▸ **Zu bearbeitende Aufgaben**:
1. Beantworten Sie anhand des Textes über den Film die folgenden Fragen:
(a) Wer spielt die neue Lehrerin Louise Violet?
(b) Wo bringt der Bürgermeister Joseph Louise vorerst unter?
(c) Welchen Tipp gibt die Mutter des Bürgermeisters Louise?
2. Schreiben Sie aus dem Text über den Film alles ab, von „Da guckt der“ bis hinunter zu „ihrem Zuhause abzuholen.“.

Als in Frankreich 1882 die Schlupflicht eingeführt wurde, stieß das nicht nur auf Gegenliebe. Vor allem auf dem Land mussten die Kinder häufig mitarbeiten um das karge Auskommen zu sichern. In der franösischen Tragikomödie „Louise und die Schule der Freiheit“ muss Alexandra Lamy als neue Lehrerin gehörig Überzeugungsarbeit leisten um ihre Klasse voll zu bekommen. Zu sehen in Verleih Neue Visionen ab dem 10. April 2025 in den Kinos.
Da guckt der in Holzpantinen gekleidete Bürgermeister eines Bergdorfs eher sparsam, als die schicke Pariser Dame vor ihm steht und behauptet, sie wäre die neue Lehrerin. Joseph (Grégory Gadebois) bringt Louise Violet (Alexandra Lamy) vorerst im Stall unter. Hier kann sie wohnen und auch die Schule einrichten. Die Kuh hat nichts dagegen.
Wohl aber Louise, die vom französischen Staat hierher versetzt wurde, weil Schule nun Pflicht ist. Und dennoch bringen die Bauern ihre Kinder nicht vorbei. Während Bürgermeister Joseph die Neue auch als Sekretärin, Totengräberin und Geburtshelferin einspannt, gibt ihr dessen Mutter den hilfreichen Tipp, die Kinder in ihrem Zuhause abzuholen.

▸ **Bereitgestelltes Material**:
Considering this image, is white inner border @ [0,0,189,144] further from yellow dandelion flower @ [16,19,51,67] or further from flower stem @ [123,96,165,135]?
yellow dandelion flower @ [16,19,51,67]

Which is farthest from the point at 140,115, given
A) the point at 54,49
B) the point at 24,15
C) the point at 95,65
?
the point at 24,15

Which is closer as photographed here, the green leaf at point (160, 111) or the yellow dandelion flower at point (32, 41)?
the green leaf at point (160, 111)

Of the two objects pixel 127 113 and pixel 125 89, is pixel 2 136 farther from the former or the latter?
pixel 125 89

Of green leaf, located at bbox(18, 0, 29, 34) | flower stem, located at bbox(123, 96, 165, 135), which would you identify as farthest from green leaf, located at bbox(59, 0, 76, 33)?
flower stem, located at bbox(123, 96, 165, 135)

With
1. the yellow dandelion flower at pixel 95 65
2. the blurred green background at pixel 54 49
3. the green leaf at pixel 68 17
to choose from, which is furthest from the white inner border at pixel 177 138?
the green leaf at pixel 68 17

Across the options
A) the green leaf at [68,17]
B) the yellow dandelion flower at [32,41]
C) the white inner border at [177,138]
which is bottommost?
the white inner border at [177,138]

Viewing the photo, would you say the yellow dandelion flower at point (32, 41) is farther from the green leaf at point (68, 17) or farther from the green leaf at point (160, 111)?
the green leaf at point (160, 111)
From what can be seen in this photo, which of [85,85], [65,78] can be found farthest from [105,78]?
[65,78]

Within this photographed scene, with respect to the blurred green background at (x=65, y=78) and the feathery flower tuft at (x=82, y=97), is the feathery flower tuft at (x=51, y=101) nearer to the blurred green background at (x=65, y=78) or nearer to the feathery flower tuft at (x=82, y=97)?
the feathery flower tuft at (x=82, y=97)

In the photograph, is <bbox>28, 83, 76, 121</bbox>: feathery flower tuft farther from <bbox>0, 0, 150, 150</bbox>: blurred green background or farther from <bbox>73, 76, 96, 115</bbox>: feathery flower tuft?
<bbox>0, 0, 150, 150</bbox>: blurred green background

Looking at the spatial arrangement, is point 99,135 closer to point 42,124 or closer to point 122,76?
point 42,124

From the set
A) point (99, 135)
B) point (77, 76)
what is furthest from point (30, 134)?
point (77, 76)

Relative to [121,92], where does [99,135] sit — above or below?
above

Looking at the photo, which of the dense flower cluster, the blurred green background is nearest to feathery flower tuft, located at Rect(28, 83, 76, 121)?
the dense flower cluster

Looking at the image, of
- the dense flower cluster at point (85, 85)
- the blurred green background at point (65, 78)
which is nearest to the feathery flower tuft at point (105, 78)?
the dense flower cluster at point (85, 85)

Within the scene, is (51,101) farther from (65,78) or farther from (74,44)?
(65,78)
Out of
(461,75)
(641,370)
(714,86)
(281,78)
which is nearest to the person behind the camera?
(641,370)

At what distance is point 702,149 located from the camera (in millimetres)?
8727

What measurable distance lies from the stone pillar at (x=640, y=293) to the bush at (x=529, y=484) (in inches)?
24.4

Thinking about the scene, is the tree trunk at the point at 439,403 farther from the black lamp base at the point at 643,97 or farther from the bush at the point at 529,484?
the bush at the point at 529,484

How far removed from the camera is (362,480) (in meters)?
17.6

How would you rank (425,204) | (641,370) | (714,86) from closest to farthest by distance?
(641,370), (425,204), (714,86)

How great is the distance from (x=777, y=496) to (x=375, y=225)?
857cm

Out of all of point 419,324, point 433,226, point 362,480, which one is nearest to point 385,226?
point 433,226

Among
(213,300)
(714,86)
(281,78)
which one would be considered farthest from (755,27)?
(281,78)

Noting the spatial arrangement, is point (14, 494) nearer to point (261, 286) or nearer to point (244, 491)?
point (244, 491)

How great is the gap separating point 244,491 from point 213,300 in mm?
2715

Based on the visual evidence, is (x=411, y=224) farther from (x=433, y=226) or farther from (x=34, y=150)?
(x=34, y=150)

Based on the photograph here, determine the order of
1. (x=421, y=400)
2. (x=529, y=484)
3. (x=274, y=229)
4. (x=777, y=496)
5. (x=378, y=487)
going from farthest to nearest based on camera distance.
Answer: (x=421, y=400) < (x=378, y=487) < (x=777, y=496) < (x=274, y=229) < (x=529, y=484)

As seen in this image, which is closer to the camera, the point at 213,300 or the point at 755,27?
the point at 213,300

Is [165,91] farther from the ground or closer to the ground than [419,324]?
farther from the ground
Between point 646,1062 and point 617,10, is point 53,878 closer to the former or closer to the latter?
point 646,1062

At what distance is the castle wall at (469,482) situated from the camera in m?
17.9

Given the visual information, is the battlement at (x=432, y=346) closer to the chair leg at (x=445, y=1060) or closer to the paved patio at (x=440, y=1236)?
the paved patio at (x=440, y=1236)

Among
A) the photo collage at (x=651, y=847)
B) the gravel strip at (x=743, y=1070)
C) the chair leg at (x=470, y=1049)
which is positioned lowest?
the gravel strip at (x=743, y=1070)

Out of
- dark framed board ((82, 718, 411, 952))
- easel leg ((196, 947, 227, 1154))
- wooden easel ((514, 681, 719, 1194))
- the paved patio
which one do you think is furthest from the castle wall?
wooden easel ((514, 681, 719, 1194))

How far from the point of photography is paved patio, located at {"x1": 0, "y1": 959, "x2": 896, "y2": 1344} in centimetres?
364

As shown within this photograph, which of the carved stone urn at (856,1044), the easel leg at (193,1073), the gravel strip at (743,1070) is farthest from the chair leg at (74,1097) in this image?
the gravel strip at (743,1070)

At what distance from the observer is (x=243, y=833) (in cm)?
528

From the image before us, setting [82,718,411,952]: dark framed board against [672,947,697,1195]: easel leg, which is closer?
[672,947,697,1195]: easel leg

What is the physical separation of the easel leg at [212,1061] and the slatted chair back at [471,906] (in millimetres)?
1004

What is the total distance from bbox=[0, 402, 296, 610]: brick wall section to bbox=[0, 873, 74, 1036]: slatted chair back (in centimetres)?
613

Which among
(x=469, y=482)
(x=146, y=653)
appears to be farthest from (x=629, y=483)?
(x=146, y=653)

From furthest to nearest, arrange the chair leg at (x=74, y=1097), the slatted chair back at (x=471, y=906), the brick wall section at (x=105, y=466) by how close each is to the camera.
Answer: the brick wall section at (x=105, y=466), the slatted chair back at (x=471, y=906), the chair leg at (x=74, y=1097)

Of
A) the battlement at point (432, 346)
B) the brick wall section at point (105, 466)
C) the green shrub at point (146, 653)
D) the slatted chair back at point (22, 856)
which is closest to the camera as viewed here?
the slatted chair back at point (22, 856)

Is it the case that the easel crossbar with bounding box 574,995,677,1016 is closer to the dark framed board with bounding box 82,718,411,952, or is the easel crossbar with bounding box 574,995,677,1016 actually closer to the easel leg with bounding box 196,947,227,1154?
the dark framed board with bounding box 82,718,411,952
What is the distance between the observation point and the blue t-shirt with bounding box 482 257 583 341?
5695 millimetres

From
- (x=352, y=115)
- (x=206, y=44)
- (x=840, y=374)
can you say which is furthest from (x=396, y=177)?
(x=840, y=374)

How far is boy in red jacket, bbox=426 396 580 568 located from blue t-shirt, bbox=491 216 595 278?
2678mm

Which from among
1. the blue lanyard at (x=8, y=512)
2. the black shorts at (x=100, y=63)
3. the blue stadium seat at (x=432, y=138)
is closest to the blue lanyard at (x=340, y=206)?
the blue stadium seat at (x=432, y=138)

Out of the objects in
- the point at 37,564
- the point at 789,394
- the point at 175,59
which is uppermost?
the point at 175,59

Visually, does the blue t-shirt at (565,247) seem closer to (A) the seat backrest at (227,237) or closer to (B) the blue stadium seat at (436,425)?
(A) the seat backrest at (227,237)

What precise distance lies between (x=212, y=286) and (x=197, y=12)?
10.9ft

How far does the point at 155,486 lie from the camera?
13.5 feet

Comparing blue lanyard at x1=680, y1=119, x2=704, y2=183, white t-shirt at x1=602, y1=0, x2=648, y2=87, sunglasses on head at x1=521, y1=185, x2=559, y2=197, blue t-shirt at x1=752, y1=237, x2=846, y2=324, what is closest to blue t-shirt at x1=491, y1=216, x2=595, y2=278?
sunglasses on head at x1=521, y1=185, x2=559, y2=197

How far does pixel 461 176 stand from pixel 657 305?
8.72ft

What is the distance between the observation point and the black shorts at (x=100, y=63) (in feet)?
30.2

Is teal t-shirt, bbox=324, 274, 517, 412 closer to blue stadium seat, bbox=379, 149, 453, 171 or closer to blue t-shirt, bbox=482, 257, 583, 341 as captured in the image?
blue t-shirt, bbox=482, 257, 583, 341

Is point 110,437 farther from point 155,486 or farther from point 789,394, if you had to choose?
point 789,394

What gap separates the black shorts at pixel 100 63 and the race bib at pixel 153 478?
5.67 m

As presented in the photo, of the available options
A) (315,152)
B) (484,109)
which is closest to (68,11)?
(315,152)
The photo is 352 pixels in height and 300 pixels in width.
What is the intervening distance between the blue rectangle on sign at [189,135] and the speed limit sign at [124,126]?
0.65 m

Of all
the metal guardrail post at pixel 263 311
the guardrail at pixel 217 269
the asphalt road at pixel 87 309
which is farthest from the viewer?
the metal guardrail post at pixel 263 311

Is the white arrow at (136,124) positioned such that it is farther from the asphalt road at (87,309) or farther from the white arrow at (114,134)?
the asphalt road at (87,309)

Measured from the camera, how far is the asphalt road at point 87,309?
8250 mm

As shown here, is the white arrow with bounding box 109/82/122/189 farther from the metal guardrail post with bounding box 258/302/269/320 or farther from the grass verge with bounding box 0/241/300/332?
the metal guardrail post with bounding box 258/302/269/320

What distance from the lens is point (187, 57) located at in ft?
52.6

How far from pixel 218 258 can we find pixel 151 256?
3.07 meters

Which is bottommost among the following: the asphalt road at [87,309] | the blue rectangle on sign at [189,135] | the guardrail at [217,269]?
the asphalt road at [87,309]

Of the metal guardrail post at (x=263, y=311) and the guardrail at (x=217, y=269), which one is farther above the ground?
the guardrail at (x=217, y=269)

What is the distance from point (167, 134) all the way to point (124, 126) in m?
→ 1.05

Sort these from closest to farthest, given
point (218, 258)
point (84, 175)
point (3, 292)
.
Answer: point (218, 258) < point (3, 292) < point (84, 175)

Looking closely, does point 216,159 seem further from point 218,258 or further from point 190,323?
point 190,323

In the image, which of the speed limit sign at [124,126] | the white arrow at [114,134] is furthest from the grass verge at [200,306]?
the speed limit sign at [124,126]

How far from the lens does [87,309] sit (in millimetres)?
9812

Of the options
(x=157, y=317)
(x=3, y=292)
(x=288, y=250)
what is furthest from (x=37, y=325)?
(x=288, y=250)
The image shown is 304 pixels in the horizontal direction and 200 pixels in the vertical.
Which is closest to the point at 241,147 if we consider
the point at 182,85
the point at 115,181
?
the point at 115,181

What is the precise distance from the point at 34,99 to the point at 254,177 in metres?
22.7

▸ **Lösungsübersicht**:
1.
(a) Alexandra Lamy
(b) Im Stall
(c) Sie soll die Kinder in ihrem Zuhause abholen.

2.
Da guckt der in Holzpantinen gekleidete Bürgermeister eines Bergdorfs eher sparsam, als die schicke Pariser Dame vor ihm steht und behauptet, sie wäre die neue Lehrerin. Joseph (Grégory Gadebois) bringt Louise Violet (Alexandra Lamy) vorerst im Stall unter. Hier kann sie wohnen und auch die Schule einrichten. Die Kuh hat nichts dagegen.
Wohl aber Louise, die vom französischen Staat hierher versetzt wurde, weil Schule nun Pflicht ist. Und dennoch bringen die Bauern ihre Kinder nicht vorbei. Während Bürgermeister Joseph die Neue auch als Sekretärin, Totengräberin und Geburtshelferin einspannt, gibt ihr dessen Mutter den hilfreichen Tipp, die Kinder in ihrem Zuhause abzuholen.